EXCERPT Block Start
We do have precedent for fast action in data privacy laws. The first true national data privacy law – one that required explicit opt-in for sharing of personal data – sailed through the Capitol in one year, in 1987-1988, by a bipartisan vote. Congress only needed the right motivation:

Porn.

The Video Privacy Protection Act of 1988 (Pub. L. 100-618, 18 U.S.C. § 2710 et seq.) resulted from the 1987 Senate confirmation hearings for then-Supreme Court appointee Robert Bork. During these hearings, Michael Dolan, a reporter for the Washington City Paper, figured out that he frequented the same video rental store as Judge Bork. Reasoning there was no better way to know someone than to know what films he watched, Dolan obtained and published Bork’s rental history from the store – with an implicit threat that he would do the same for other politicians.

Dolan, however, did not exactly deliver a haymaker punch to Bork’s already-contentious nomination. The “Bork Tapes” revealed that the D.C. Circuit judge watched many videos but none rated R or X. As Dolan wrote in The New Republic in 2012, “Bork enjoyed whodunits and Brit films, costume drama and otherwise; he and his hadn’t rented anything remotely salacious enough to rankle patron Reagan’s buds in the Moral Majority.”

Although Bork’s nomination ultimately went nowhere – in no small part due to his role in a certain data privacy violation known as Watergate – the idea that “meddling journalists” could reverse-engineer viewing habits outraged Congress (we can only presume that some legislators had much more “interesting” viewing histories to protect). VPPA passed in record time, and it sparked almost universal duplication in state legislatures.

Today, physical videotape/DVD rental is a memory, but VPPA is not. Courts – such as in In re Hulu Privacy Litigation (2012) – applied VPPA to streaming services on the basis that the “video cassette tapes or similar audio visual materials” included streaming content. This was based on the legislative history, which the court observed to use media-neutral language. Some courts have limited standing to people who were formally “subscribers” such as in Austin Spearman v. AMC Network Entertainment, LLC (2015), but absent action by Congress, plaintiffs have continued to… innovate.

Today, plaintiffs allege VPPA violations in connection with using pixels in conjunction with videos in social media advertising. Pixels are code that is triggered by a user taking an action (viewing, clicking, buying, leaving). The contentious part is not letting an advertiser know merely that someone watched a video. Where the pixel also transmits identifying information about the subject to third parties (such as ad networks), plaintiffs have argued VPPA applies – and that absent explicit consent to transmit that information, advertisers are violating VPPA. Defenses have echoed those debated in previous upcycles of VPPA: Is the viewer a “consumer” and is the advertiser a “video tape service provider?” Defendants have also questioned whether the data transmitted by the pixel itself is identifiable information. These questions are case-specific, and the law is far from settled.
EXCERPT Block End
● **ASSIGNED TASK 1**
According to the VPPA excerpt, which user actions can trigger a pixel? List every one.
● **ASSIGNED TASK 2**
Translate this sentence from the VPPA excerpt into Spanish: "Today, physical videotape/DVD rental is a memory, but VPPA is not."
The data that follow have no connection to the VPPA excerpt.
SUPPLIED DATA Block Start
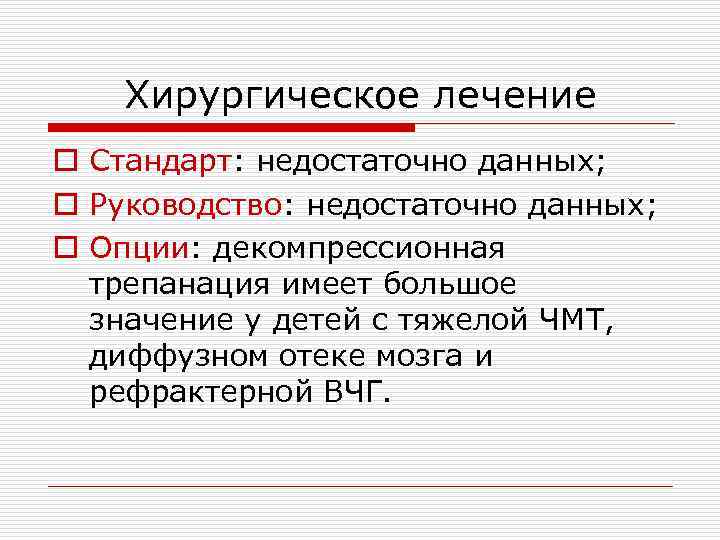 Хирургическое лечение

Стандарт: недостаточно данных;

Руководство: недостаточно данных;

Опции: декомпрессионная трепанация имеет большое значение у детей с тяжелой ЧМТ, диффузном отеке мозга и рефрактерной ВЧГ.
SUPPLIED DATA Block End
SUPPLIED DATA Block Start
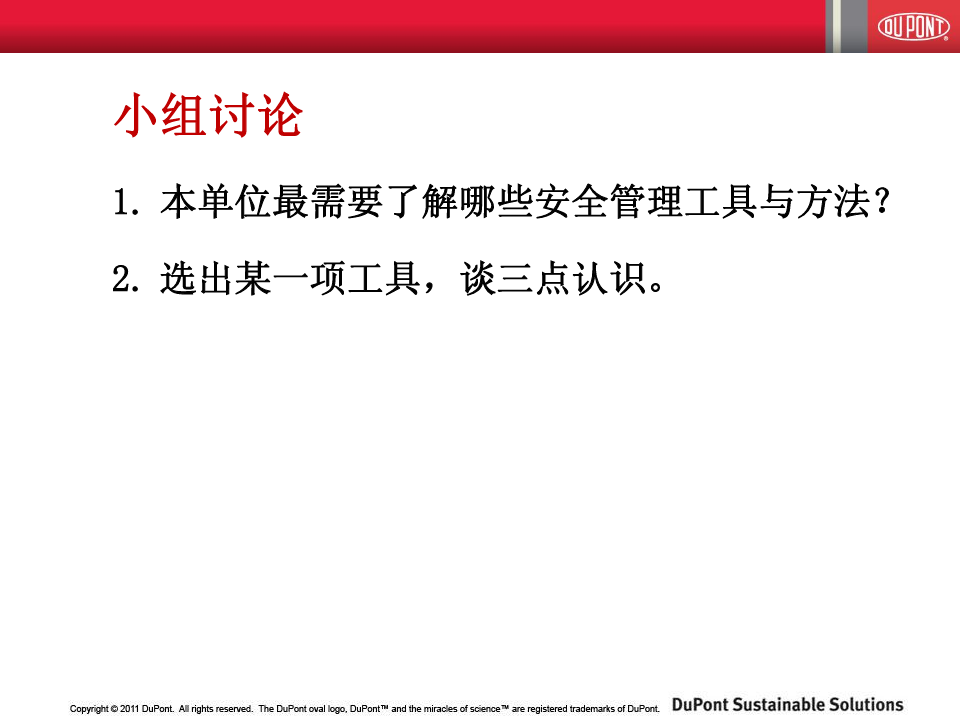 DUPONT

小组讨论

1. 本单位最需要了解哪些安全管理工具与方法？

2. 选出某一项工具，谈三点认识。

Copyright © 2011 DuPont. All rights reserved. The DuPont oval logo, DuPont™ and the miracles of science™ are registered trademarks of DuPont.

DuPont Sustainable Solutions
SUPPLIED DATA Block End
SUPPLIED DATA Block Start
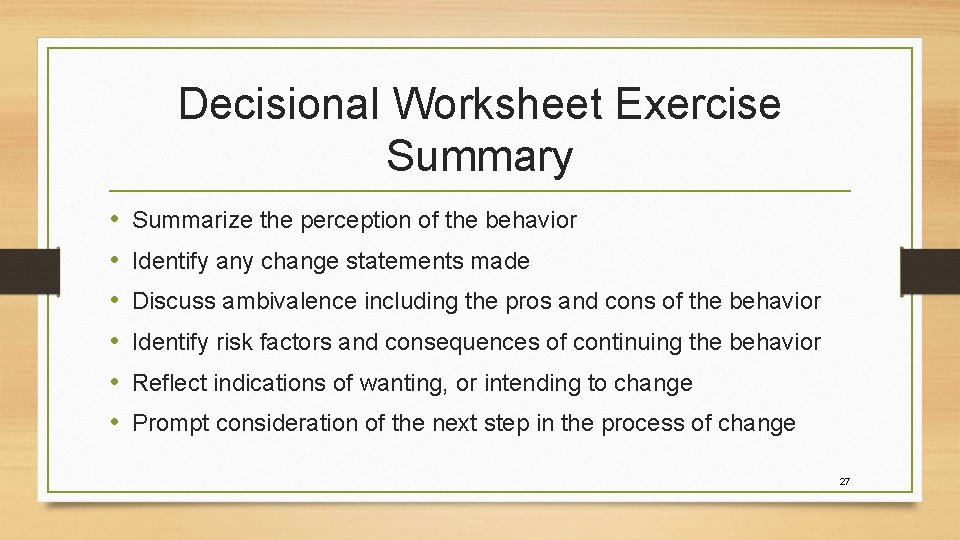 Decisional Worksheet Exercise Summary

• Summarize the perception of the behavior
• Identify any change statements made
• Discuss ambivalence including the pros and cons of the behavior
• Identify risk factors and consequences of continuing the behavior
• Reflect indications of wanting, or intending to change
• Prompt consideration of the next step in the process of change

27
SUPPLIED DATA Block End
● **REPLY 1**
Viewing, clicking, buying, leaving

● **REPLY 2**
Hoy en día, el alquiler físico de cintas de video/DVD es un recuerdo, pero la VPPA no lo es.